- **Исходный текст**:
------------
Ведь ода (та самая, которую Белинский уверенно назовёт «началом русской литературы, первым стихотворным произведением на русском языке, которое написано правильным размером») была столь необычна, свежа, гармонична, певуче звучна, что очаровала высший свет и всю читающую публику. Блестяще иллюстрируя предлагаемую систему версификации, она навечно укоренила её в русского поэзии.
Ломоносов принял идею тоники, но убрал предвзятую скованность и как знаток с опытом допустил свободу вполне в духе русского языка, который «вольностью, бодростью и звоном» другим не уступает», не только хорей, но все размеры, как двух, так и трёхстопных, в том числе смешанные из хореев и дактилей. Ямб, по его мнению, «усугубляет благородство и великолепие предмета им изображаемого», а женские рифмы часто выразительнее мужских и дактилических. Всё это открыло путь к гибкости, гармонии и красоте русского стиха, которым пошли Сумароков, Херасков, Державин, а за ними А.С. Пушкин и все последующие русские поэты.
------------
- **Задания**:
(a) Согласуются ли с исходным текстом утверждения: (i) Ломоносов допускал в русском стихе только хорей; (ii) по мнению Ломоносова, ямб усугубляет благородство и великолепие изображаемого предмета; (iii) по мнению Ломоносова, женские рифмы уступают в выразительности мужским? На каждое ответьте «да» или «нет» и подтвердите ответ точной цитатой из текста.
(b) Кто, согласно исходному тексту, назвал оду «началом русской литературы»?
------------
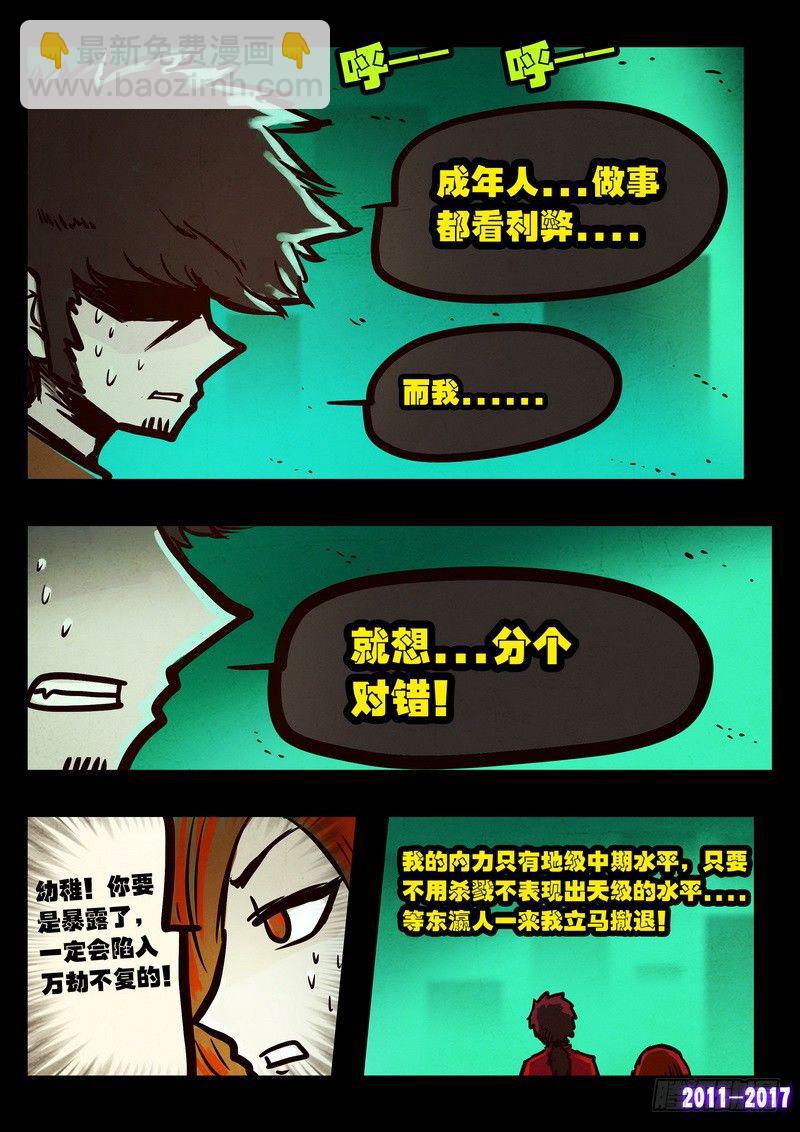 第089集8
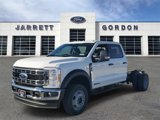 New 2025 Ford F450 XL image 2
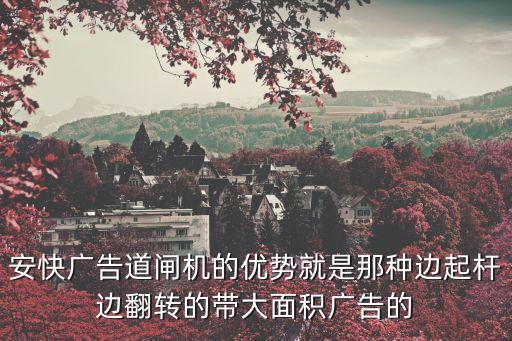 安快廣告道閘機的優(yōu)勢就是那種邊起桿邊翻轉(zhuǎn)的帶大面積廣告的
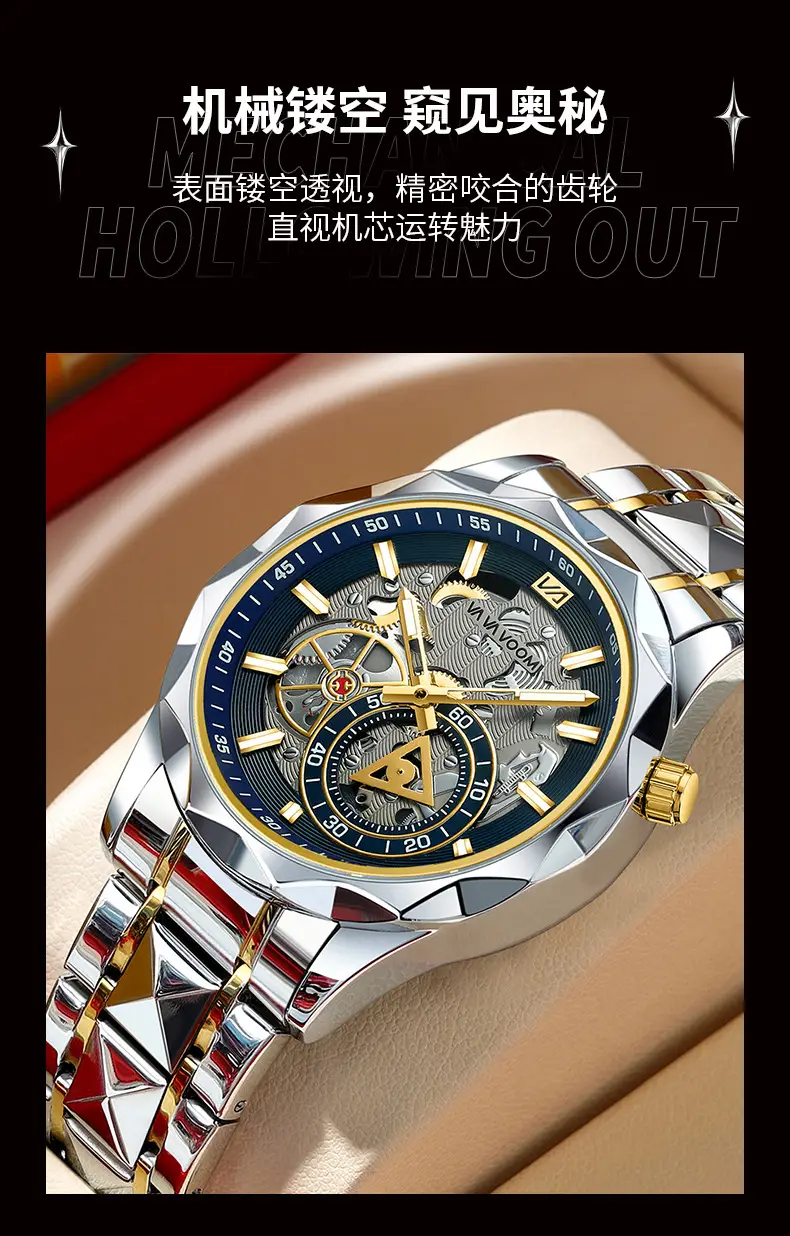 2025 New Cross-Border Stainless Steel Band Men's Watch Cut Out Watch European and American Business Simple Quartz Waterproof Watch — feature 4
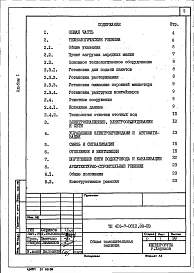 Альбом 1 Общая пояснительная записка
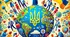 Конспект уроку з громадянської освіти №1 (8 клас) НУШ. Тема: "Культура. Що таке культура. Мова, цінності, норми. Субкультури."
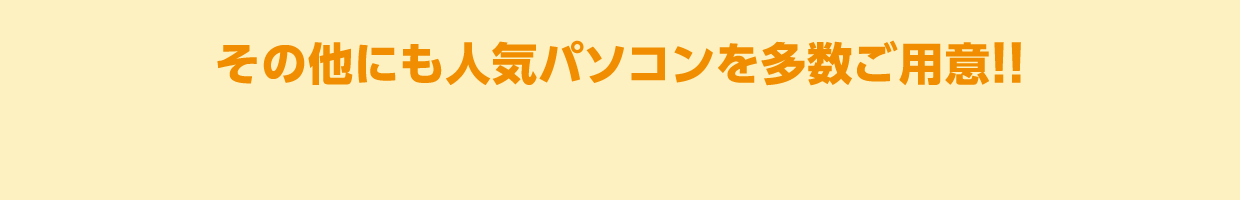 その他にも人気パソコンを多数ご用意‼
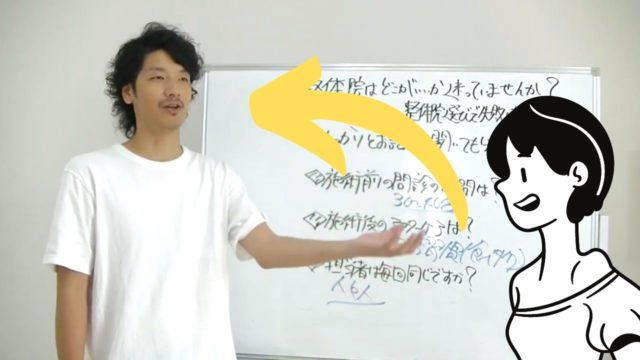 しっかりとお話を聞いてもらえますか？自分の言いたいことや聞きたいことが聞ける整体院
------------
- **Список ответов**:
(a)
(i) Нет: «не только хорей, но все размеры».
(ii) Да: «усугубляет благородство и великолепие предмета им изображаемого».
(iii) Нет: «а женские рифмы часто выразительнее мужских и дактилических».

(b) Белинский.